Denise leans into me from her neighboring chair. “For a girl who doesn’t smoke, you look awfully cozy with that cigarette.”
Smoke rakes burned nails down the back of my throat. A rasping cough all but shatters my Kate Hepburn–like air of sophistication. “I don’t smoke.
Anise
does.”
I giggle along with Denise, but then clarity splits my champagne haze. For a few seconds of fun over a private joke, I spilled a truth about my identity in a none-too-private place. No one appears to have heard me, but the time has come and gone to shape up. What’s happening to me? My sense of duty has shriveled like a grape in the sun.
When I close my eyes, the room rocks this way and that, tipping and swirling like a carnival ride. Opening them, I visually grab hold of objects to steady myself.

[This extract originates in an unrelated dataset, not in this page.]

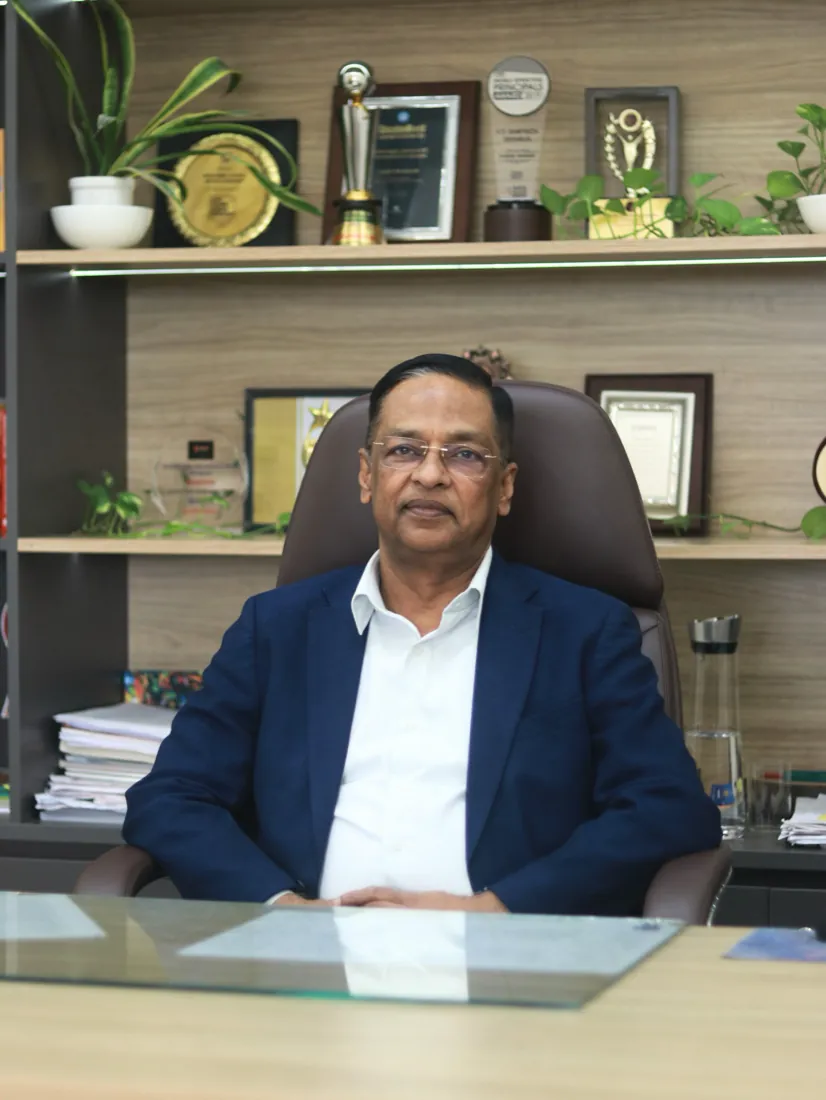 Amit Prakash, Founder, Delhi Public School Gurugram Sector 67A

The night is turning into my aunt’s party all over again. If I don’t get off this wild ride, I might end up kissing Karl in the coat-check room.
“Denise, I think it’s time for us to leave.”
She gulps her champagne. Taps the bottom of her glass to catch every last drop.
“
Pourquoi?
” She checks her watch. “We have more than twenty minutes. Do you know how many glasses of champagne I can drink in twenty minutes?”
Across the sea of heads and caps, I notice a couple entering the bar. The woman, draped in a fur stole, wears a smile that can be seen clear across the room. And that’s why I don’t recognize her at first.
An officer seated at a table near the piano raises his arm to attract their attention. Recognition comes into their faces, and Dr. Devereux’s wife, whose hand-me-down clothes I’m wearing at this very moment, gives him a friendly wave in return.
She hangs off the arm of her officer, beaming with pride, as if he’s a trophy she won. When the soldiers in the bar salute him she gazes at his face in adoration.
I watch their every gesture as they join the party at the table. So, too, did the
Blitzweiben
, or “little gray mice,” as they’re called; the women of the German Auxiliary. They scowl their disapproval, but if François’s wife notices, she doesn’t let on. She is having a marvelously scandalous time and she doesn’t care who knows it.
The lover of a German officer would have no qualms about informing. I’m willing to bet she visits the Avenue Foch whenever she can, chomping at the bit to give up neighbors she’s known for years. What would stop her from turning in a mangy young stranger who showed up on her doorstep, an obvious outsider looking for help?
In Denise’s ear, I say, “Honestly, we should go.”
“Yes, you said that a moment ago. We are not leaving until that champagne flute of yours is empty.”
I pick up my glass, swirling the pretty, expensive bubbles, and try to relax. I guess a few more minutes of fun can’t hurt. Besides, I’m sitting quietly on the opposite side of the crowded bar, not dancing on tables and singing “The Star-Spangled Banner.” Madame Devereux will never recognize me from the back of my head.